Do you try to come as close to breaking the law as you can, without breaking it?
Do you try to push your morals as far as allowed, without being immoral?
Do you try to move as close to disaster as you can, without actually feeling the consequences of disaster?
This evening, I was reading an article in one of my flying magazines, and Rod Machado had an article where he talks about one of my favorite factoids in aviation:
On page 6-26 of the FAA’s Pilots’s Handbook of Aeronautical Knowledge, we find that, “Aircraft certification rules require accurace in fuel gauges only when they read empty
In fact, if you look up the actual Federal Air Regulation, it says:
FAR 23.1337 (b.1) Each fuel quantity indicator must be calibrated to read “zero” during level flight when the quantity of fuel remaining in the tank is equal to the unusable fuel supply determined under part 23.959(a)
Is there anyone around that actually wants to be flying in an airplane when it’s fuel gauges read the only accurate calibrated measurement that they have to? I like flying gliders, but not like that!
Ok – but this is a geek blog – so what does this have to do with anything remotely interesting to you?
Well, in MSIT, the question often comes up about what are our DC performance. Sure, you can go graph hundreds of counters and things, but see my earlier post about situational awareness and then tell me how easy it is to keep yourself aware of all that flaff.
Instead, we’ve got some personal limits when it comes to our DC performance that have worked pretty well for us over the past few years. They are:
20-40% Target sustained CPU utilization
40-50% CPU utilization and we start checking for unusual causes of load, but if this is just normal trend growth then we either bring it back down with hardware replacement, or additional servers
> 50% CPU utilization – evaluate the trends, this is indicative of a potential problem – may need to start budgeting process for new servers
> 60% CPU utilization – we consider ourselves “broken”, and we go into break/fix mode to either reduce load or increase capacity
Of course, nobody’s saying that AD is broken at 60% CPU, these our just our personal limits. After all, if I wanted to wait for AD to break before I did anything, I might as well spend my free time polishing up my resume. The idea of course, is that you want to decide when it’s broken for you, and think about what you’re going to do ahead of time – this way, you’re not thrashing around, and management isn’t surprised when you have an out of band budget request.

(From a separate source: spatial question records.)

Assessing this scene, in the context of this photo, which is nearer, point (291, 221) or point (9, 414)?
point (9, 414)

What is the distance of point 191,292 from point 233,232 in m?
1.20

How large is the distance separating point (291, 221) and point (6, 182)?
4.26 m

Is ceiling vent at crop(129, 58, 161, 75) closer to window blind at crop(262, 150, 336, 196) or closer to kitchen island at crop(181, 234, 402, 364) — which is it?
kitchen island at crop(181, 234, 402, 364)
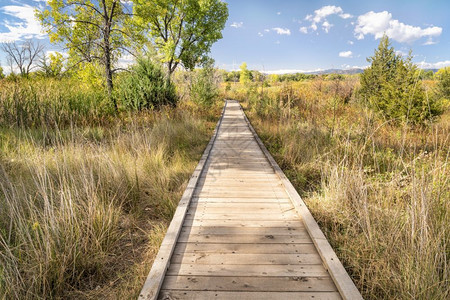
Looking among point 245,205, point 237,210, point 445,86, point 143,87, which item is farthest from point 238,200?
point 445,86

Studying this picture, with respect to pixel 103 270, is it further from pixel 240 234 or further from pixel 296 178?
pixel 296 178

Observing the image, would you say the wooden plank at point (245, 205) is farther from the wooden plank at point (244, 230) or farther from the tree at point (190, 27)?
the tree at point (190, 27)

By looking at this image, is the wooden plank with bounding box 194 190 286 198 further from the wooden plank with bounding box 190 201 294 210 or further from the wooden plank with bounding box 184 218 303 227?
the wooden plank with bounding box 184 218 303 227

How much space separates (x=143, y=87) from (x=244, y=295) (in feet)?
28.6

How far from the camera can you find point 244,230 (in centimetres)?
267

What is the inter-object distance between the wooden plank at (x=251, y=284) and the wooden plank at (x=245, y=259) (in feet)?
0.60

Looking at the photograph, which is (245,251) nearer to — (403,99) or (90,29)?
(403,99)

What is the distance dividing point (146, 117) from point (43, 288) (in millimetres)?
6712

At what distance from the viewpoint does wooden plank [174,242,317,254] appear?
2312mm

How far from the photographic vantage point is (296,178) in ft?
14.8

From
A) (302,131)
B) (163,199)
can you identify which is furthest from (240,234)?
(302,131)

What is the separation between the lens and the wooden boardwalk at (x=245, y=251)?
6.05 ft

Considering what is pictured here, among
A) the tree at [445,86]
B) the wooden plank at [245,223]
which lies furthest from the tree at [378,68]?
the wooden plank at [245,223]

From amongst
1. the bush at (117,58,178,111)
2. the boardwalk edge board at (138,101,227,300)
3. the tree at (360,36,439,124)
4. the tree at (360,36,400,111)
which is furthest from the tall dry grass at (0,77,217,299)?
the tree at (360,36,400,111)
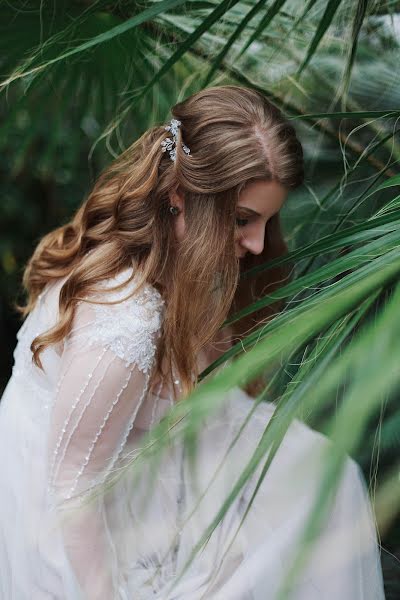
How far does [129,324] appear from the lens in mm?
1011

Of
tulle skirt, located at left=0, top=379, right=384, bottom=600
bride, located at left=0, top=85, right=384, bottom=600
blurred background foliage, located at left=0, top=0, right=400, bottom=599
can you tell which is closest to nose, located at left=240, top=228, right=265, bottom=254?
bride, located at left=0, top=85, right=384, bottom=600

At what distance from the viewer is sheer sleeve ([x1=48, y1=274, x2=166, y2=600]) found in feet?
3.24

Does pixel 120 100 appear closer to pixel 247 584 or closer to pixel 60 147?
pixel 60 147

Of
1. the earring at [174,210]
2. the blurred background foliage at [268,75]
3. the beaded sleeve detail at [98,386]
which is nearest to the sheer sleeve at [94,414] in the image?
the beaded sleeve detail at [98,386]

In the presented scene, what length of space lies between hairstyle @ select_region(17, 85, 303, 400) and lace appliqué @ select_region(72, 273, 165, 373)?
20 mm

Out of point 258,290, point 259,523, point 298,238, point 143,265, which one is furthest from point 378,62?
point 259,523

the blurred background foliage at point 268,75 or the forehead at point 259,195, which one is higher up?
the blurred background foliage at point 268,75

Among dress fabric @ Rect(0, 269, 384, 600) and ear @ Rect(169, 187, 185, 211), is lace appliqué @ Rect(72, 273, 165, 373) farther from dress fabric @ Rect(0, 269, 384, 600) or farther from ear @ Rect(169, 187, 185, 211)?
ear @ Rect(169, 187, 185, 211)

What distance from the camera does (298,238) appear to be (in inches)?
52.9

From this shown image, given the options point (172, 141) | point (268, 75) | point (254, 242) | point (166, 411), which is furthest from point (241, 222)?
point (268, 75)

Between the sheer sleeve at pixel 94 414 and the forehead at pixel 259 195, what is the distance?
191mm

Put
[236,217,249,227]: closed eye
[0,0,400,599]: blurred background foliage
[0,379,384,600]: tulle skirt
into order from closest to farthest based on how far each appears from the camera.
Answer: [0,379,384,600]: tulle skirt < [236,217,249,227]: closed eye < [0,0,400,599]: blurred background foliage

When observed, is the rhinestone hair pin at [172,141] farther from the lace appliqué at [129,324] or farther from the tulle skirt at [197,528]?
the tulle skirt at [197,528]

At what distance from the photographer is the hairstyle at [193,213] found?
102 cm
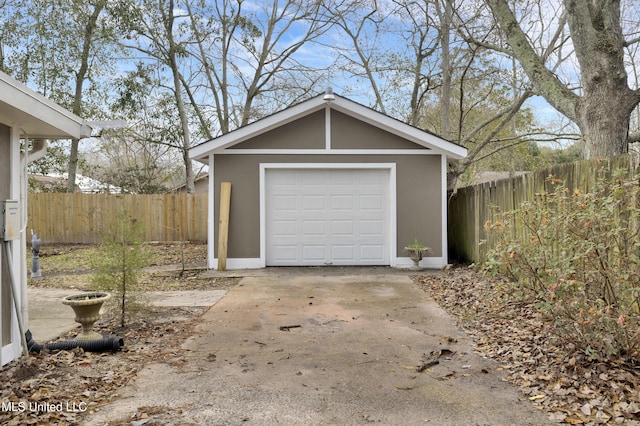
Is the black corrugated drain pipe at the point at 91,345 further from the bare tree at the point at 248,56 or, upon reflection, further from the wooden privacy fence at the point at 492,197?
the bare tree at the point at 248,56

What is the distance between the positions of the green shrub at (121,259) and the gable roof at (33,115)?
3.51 ft

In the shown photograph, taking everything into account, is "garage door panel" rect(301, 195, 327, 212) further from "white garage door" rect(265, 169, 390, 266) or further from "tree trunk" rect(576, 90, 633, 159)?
"tree trunk" rect(576, 90, 633, 159)

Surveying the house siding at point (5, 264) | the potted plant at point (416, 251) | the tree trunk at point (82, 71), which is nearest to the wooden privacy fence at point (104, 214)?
the tree trunk at point (82, 71)

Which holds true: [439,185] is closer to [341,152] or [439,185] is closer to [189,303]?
[341,152]

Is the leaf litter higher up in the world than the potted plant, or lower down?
lower down

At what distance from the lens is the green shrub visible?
4832 mm

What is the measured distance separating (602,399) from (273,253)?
7172 mm

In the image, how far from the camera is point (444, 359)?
396 centimetres

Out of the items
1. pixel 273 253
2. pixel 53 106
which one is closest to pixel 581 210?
pixel 53 106

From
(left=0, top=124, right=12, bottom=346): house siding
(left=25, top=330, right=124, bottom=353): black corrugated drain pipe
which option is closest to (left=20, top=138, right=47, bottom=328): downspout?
(left=0, top=124, right=12, bottom=346): house siding

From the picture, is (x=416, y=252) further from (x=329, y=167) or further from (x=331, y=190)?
(x=329, y=167)

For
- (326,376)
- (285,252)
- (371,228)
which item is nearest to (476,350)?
(326,376)

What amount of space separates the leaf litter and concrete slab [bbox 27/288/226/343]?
3685 mm

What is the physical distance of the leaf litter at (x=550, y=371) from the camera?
2.87 meters
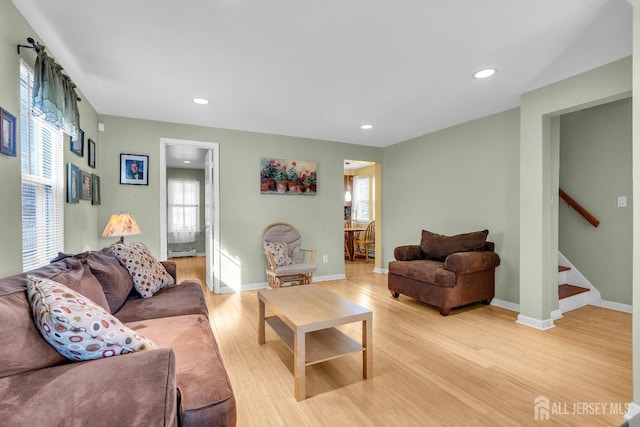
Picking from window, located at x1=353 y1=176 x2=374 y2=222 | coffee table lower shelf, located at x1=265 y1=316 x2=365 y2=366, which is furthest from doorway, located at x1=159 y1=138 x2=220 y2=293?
window, located at x1=353 y1=176 x2=374 y2=222

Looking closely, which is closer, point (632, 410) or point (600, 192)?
point (632, 410)

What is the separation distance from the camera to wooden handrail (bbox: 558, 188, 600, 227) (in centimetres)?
362

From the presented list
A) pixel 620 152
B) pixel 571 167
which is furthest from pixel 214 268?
pixel 620 152

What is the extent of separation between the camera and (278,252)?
14.2 ft

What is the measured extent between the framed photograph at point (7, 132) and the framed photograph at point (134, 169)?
214 centimetres

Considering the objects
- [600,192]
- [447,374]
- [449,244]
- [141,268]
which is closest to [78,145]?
[141,268]

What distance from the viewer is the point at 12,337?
958 mm

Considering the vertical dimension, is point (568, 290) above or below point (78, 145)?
below

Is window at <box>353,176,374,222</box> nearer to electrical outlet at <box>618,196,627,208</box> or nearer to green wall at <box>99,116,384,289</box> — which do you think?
green wall at <box>99,116,384,289</box>

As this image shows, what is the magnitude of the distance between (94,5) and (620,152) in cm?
506

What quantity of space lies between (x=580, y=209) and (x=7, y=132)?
537 cm

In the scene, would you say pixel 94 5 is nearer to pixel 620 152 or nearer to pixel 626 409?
pixel 626 409

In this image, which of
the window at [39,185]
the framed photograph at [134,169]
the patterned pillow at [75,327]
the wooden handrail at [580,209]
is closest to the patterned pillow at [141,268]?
the window at [39,185]

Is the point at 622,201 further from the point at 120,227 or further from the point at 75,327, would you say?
the point at 120,227
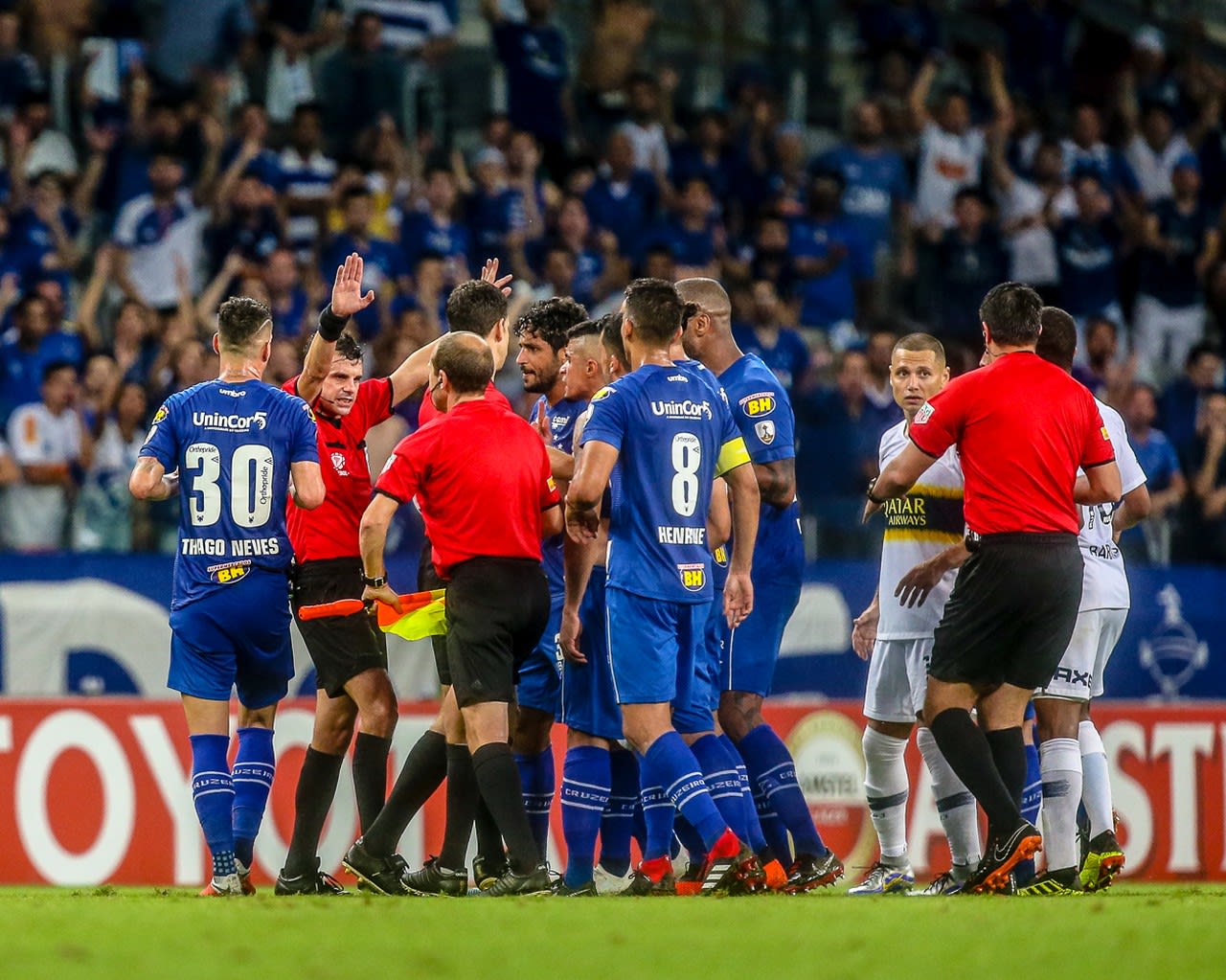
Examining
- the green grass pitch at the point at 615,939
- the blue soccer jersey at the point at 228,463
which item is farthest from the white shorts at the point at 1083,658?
the blue soccer jersey at the point at 228,463

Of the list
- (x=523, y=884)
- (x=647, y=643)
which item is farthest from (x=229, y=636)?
(x=647, y=643)

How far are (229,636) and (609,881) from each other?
201cm

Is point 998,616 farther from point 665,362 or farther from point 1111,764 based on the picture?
point 1111,764

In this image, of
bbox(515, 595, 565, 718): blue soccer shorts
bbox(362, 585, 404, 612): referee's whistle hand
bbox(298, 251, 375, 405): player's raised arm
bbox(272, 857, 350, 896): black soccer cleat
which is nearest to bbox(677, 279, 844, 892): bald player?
bbox(515, 595, 565, 718): blue soccer shorts

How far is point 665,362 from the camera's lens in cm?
845

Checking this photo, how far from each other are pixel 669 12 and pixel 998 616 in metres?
13.2

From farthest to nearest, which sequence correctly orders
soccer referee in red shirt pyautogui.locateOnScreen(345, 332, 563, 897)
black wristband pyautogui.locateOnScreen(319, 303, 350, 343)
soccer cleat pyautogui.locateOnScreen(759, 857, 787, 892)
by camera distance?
black wristband pyautogui.locateOnScreen(319, 303, 350, 343), soccer cleat pyautogui.locateOnScreen(759, 857, 787, 892), soccer referee in red shirt pyautogui.locateOnScreen(345, 332, 563, 897)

A few other tidbits while I’m thinking about this.
- These numbers are purely based on our experience in our environment. We know that when we run over 75-80% CPU, we’re running very hot and some sensitive applications can be impacted by latency. We also know that our standard operating procedure is to have 3-5 DC’s offline at any given time. We have to account for the fact that when servers are offline (dogfooding, debugging, etc…) we need the headroom for the load on the other boxes.
- We consider “sustained utilization” to be averages over 15 minutes, across all DC’s, but we’re also applying the human element to the data. We’re looking for the trends, not the spikes…we know that spikes happen…
- In a perfect world, you’d at least know where the load came from. More often than not, there isn’t a single smoking gun, it’s just increased utilization as other systems in the environment are leveraging AD. At the moment, I can only think of one time when we could trace the increased utilization back to a single project, and that was our IPSEC deployment – of course, we couldn’t roll that back anyway, we still had to increase capacity – so it’s not like it really mattered, but it was nice to know what caused a 20%+ jump across the board.
Personal limits, a good thing to bring to work with you.